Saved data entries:
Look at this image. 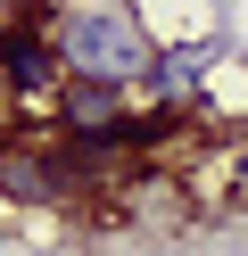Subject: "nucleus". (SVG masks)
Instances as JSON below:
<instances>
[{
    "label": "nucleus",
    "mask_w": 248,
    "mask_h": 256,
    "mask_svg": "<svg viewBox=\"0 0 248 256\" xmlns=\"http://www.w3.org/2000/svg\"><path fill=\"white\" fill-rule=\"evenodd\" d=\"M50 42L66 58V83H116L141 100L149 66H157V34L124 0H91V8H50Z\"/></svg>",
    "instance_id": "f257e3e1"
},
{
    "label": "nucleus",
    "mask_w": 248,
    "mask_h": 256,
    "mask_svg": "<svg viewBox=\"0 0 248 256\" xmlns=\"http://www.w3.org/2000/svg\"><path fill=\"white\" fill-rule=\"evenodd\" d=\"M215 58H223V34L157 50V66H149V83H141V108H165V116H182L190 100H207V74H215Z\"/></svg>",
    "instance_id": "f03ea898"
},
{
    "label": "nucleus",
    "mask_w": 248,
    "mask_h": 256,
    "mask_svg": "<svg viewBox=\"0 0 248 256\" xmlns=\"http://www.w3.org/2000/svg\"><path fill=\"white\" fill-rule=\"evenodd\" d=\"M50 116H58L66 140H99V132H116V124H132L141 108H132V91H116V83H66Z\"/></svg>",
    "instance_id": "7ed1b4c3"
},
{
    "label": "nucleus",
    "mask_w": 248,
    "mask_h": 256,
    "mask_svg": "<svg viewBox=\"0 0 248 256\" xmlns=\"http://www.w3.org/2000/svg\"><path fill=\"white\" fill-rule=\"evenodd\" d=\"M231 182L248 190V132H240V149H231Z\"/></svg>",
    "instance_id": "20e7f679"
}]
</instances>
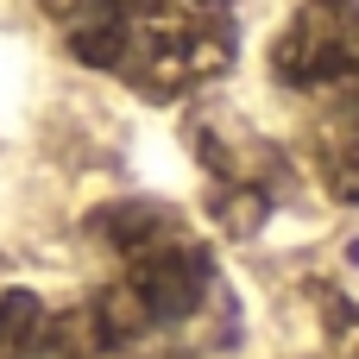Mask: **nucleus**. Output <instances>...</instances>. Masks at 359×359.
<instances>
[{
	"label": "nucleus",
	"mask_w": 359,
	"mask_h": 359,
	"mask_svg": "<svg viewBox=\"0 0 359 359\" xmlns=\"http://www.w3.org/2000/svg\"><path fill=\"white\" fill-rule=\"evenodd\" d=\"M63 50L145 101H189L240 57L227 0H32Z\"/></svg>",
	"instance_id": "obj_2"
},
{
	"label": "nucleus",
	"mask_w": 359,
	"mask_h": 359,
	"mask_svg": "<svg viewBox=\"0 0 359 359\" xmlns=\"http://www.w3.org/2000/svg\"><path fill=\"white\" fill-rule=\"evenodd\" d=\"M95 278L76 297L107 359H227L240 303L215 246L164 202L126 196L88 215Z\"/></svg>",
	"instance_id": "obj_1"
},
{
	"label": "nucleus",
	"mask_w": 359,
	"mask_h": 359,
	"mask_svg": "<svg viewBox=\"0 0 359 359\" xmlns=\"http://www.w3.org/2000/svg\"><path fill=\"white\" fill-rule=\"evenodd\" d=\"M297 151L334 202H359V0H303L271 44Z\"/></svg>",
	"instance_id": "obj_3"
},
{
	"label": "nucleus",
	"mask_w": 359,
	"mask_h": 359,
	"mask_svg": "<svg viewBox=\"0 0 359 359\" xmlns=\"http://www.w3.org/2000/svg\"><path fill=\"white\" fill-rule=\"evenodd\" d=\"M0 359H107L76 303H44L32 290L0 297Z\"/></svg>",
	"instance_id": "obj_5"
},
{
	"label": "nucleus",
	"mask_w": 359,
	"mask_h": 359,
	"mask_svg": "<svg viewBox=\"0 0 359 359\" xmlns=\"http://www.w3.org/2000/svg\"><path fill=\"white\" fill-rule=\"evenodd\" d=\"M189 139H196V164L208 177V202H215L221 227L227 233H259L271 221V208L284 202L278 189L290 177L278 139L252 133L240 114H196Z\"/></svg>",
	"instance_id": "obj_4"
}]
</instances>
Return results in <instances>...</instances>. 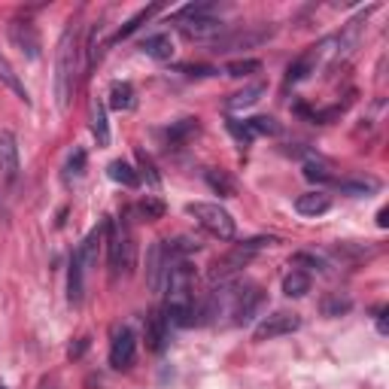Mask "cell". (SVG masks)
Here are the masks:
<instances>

→ **REQUIRED TASK**:
Please select every line of the data above that contains the word "white". Case counts.

→ **RESULT OF THE EXERCISE**:
    "mask_svg": "<svg viewBox=\"0 0 248 256\" xmlns=\"http://www.w3.org/2000/svg\"><path fill=\"white\" fill-rule=\"evenodd\" d=\"M50 42L66 58V83H116L141 100L149 66H157V34L124 0H91V8H50Z\"/></svg>",
    "mask_svg": "<svg viewBox=\"0 0 248 256\" xmlns=\"http://www.w3.org/2000/svg\"><path fill=\"white\" fill-rule=\"evenodd\" d=\"M215 58H223V34L157 50V66H149V83H141V108H165V116H182L190 100H207V74H215Z\"/></svg>",
    "mask_svg": "<svg viewBox=\"0 0 248 256\" xmlns=\"http://www.w3.org/2000/svg\"><path fill=\"white\" fill-rule=\"evenodd\" d=\"M50 116H58L66 140H99V132H116V124H132L141 108H132V91H116V83H66Z\"/></svg>",
    "mask_svg": "<svg viewBox=\"0 0 248 256\" xmlns=\"http://www.w3.org/2000/svg\"><path fill=\"white\" fill-rule=\"evenodd\" d=\"M231 182L248 190V132H240V149H231Z\"/></svg>",
	"mask_svg": "<svg viewBox=\"0 0 359 359\" xmlns=\"http://www.w3.org/2000/svg\"><path fill=\"white\" fill-rule=\"evenodd\" d=\"M63 50L145 101H189L240 57L227 0H32Z\"/></svg>",
	"mask_svg": "<svg viewBox=\"0 0 359 359\" xmlns=\"http://www.w3.org/2000/svg\"><path fill=\"white\" fill-rule=\"evenodd\" d=\"M95 278L76 297L107 359H227L240 303L215 246L164 202L126 196L88 215Z\"/></svg>",
	"mask_svg": "<svg viewBox=\"0 0 359 359\" xmlns=\"http://www.w3.org/2000/svg\"><path fill=\"white\" fill-rule=\"evenodd\" d=\"M297 151L334 202H359V0H303L271 44Z\"/></svg>",
	"mask_svg": "<svg viewBox=\"0 0 359 359\" xmlns=\"http://www.w3.org/2000/svg\"><path fill=\"white\" fill-rule=\"evenodd\" d=\"M0 359H107L76 303H44L32 290L0 297Z\"/></svg>",
	"mask_svg": "<svg viewBox=\"0 0 359 359\" xmlns=\"http://www.w3.org/2000/svg\"><path fill=\"white\" fill-rule=\"evenodd\" d=\"M189 139H196V164L208 177V202H215L221 227L227 233H259L271 221V208L284 202L278 189L290 177L278 139L252 133L240 114H196Z\"/></svg>",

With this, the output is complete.